Amrita Basu is the Domenic J. Paino Professor of Political Science and Sexuality, Women’s and Gender Studies at Amherst College. Her scholarship explores women’s activism, feminist movements, and religious nationalism in South Asia. Her most recent book, Violent Conjunctures in Democratic India (2015), shines a spotlight on when and why Hindu nationalists engage in violence against religious minorities. She is the author of Two Faces of Protest: Contrasting Modes of Women’s Activism in India (1992) and the editor or co editor of Women’s Movements in the Global Era: The Power of Local Feminisms (2010, 2016); Beyond Exceptionalism: Violence, Religion, and Democracy in India (2006); Localizing Knowledge In a Globalizing World (2002); Appropriating Gender: Women’s Activism and Politicized Religion in South Asia (1998); Community Conflicts and the State in India (1997); The Challenge of Local Feminisms: Women’s Movements in Global Perspective (1998); and Women, Gender and Religious Nationalism in India (forthcoming, 2022). Amrita’s research has been supported by the National Endowment for the Humanities, Social Science Research Council, John D. and Catherine T. MacArthur Foundation, Ford Foundation, Woodrow Wilson National Fellowship Foundation, and Peace and the American Institute of Indian Studies. She has served on the editorial boards of the American Political Science ReviewInternational Political Science ReviewInternational Feminist Journal of PoliticsMeridians: Feminism, Race, Transnationalism; and Critical Asian Studies and was the South Asia editor for The Journal of Asian Studies.


Rebecca Tarlau is an Associate Professor of Education and of Labor and Employment Relations at the Pennsylvania State University, affiliated with the Lifelong Learning and Adult Education Program, the Comparative and International Education program, and the Center for Global Workers’ Rights. She is the co-founder of the Penn State Consortium for Social Movements and Education Research and Practice. Her ethnographic research agenda has three broad areas of focus: (1) Theories of the state and state-society relations; (2) Social movements, critical pedagogy, and learning; (3) Latin American education and development. Her book Occupying Schools, Occupying Land: How the Landless Workers Movement Transformed Brazilian Education (Oxford University Press 2019) examines the educational initiatives of the Brazilian Landless Workers Movement (MST), a national social movement of rural workers struggling for agrarian reform. Her current research examines teacher activism in Brazil, Mexico, and the United States.

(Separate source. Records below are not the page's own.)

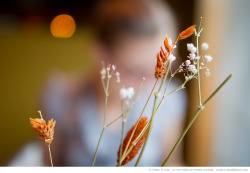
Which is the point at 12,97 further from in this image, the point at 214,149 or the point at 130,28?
the point at 214,149

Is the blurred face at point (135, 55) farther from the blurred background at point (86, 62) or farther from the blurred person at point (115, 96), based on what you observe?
the blurred background at point (86, 62)

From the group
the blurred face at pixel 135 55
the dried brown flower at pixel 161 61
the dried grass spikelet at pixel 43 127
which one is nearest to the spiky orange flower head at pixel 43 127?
the dried grass spikelet at pixel 43 127

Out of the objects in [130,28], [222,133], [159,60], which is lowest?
[222,133]

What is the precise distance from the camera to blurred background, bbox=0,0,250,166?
3.84 feet

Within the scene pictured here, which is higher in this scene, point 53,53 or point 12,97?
point 53,53

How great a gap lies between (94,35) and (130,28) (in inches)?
19.1

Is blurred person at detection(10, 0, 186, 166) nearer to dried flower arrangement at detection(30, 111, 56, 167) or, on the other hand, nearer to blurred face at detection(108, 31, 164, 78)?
blurred face at detection(108, 31, 164, 78)

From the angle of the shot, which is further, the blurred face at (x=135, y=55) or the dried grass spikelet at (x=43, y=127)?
the blurred face at (x=135, y=55)

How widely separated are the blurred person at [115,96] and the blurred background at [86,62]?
4.3 inches

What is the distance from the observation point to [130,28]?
135cm

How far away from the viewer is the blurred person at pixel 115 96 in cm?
98

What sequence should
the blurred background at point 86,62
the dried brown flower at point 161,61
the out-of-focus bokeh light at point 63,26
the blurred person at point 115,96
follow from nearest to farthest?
the dried brown flower at point 161,61, the blurred person at point 115,96, the blurred background at point 86,62, the out-of-focus bokeh light at point 63,26

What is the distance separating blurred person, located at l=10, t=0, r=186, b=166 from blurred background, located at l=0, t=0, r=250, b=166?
0.11m
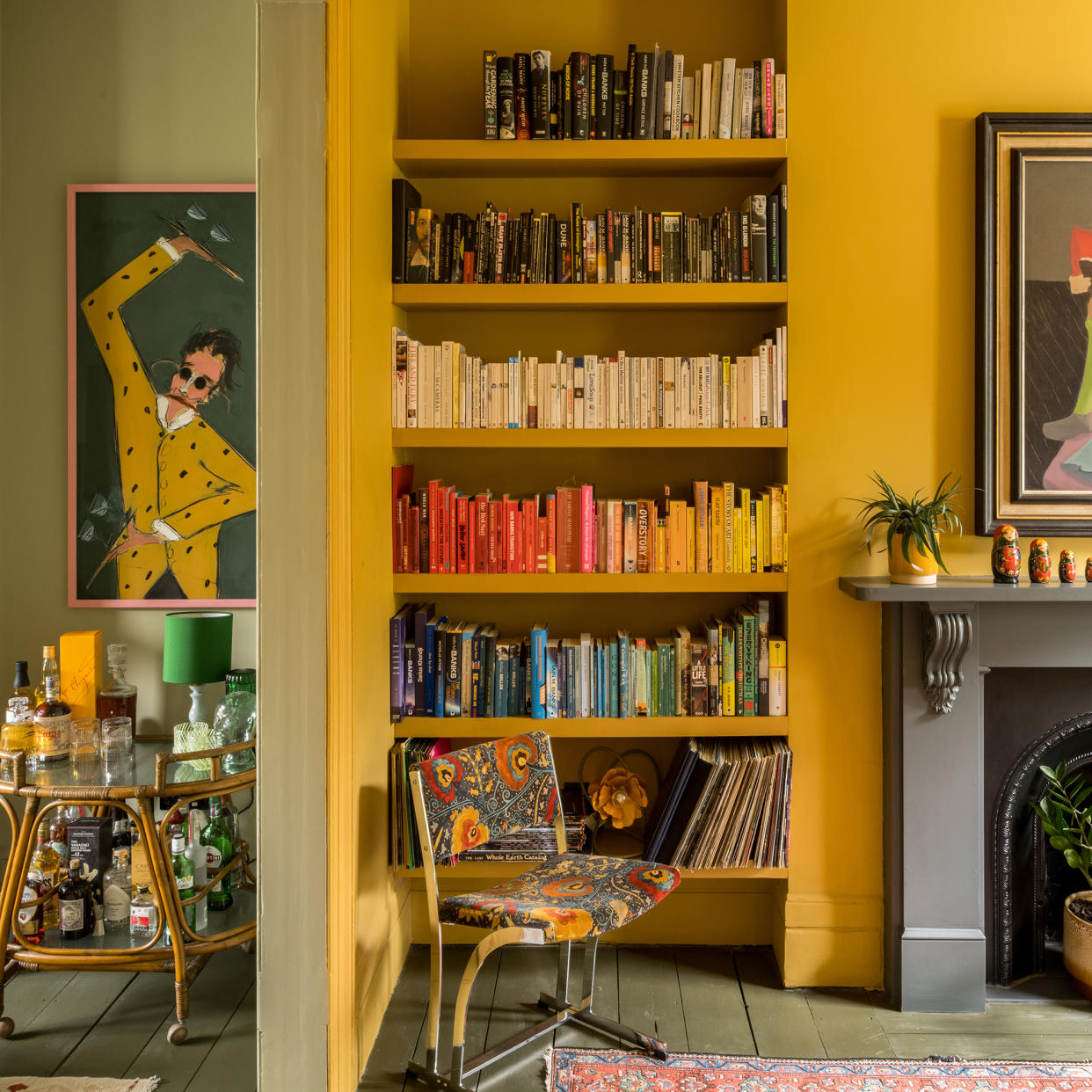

Zeena Zakharia is Assistant Professor of International Education Policy at the University of Maryland, College Park. Her research examines conflict and peacebuilding in education and advances a critical approach to refugee studies in the Middle East. These interests stem from over two decades of educational research, teaching, and school leadership in war-affected contexts. Her recent study (with F. Menashy and M. Shuayb) examined partnership arrangements in the global educational response to the Syria refugee crisis. She is currently investigating how organizations and actors advance anticolonial and antiracist agendas in education in emergencies. She was a Tueni Fellow at the Carr Center for Human Rights Policy at Harvard’s John F. Kennedy School of Government and works with international, governmental, and civil society organizations and schools on issues related to education and conflict.

 George F. Kneller was a UCLA professor of philosophy of education. His most well-known work was “An Introduction to the Philosophy of Education” though he was a prolific writer and tremendous philanthropist to the academic community. One of his significant contributions was an endowment to the Comparative and International Education Society that established the annual George F. Kneller Lecture to be given by a distinguished scholar.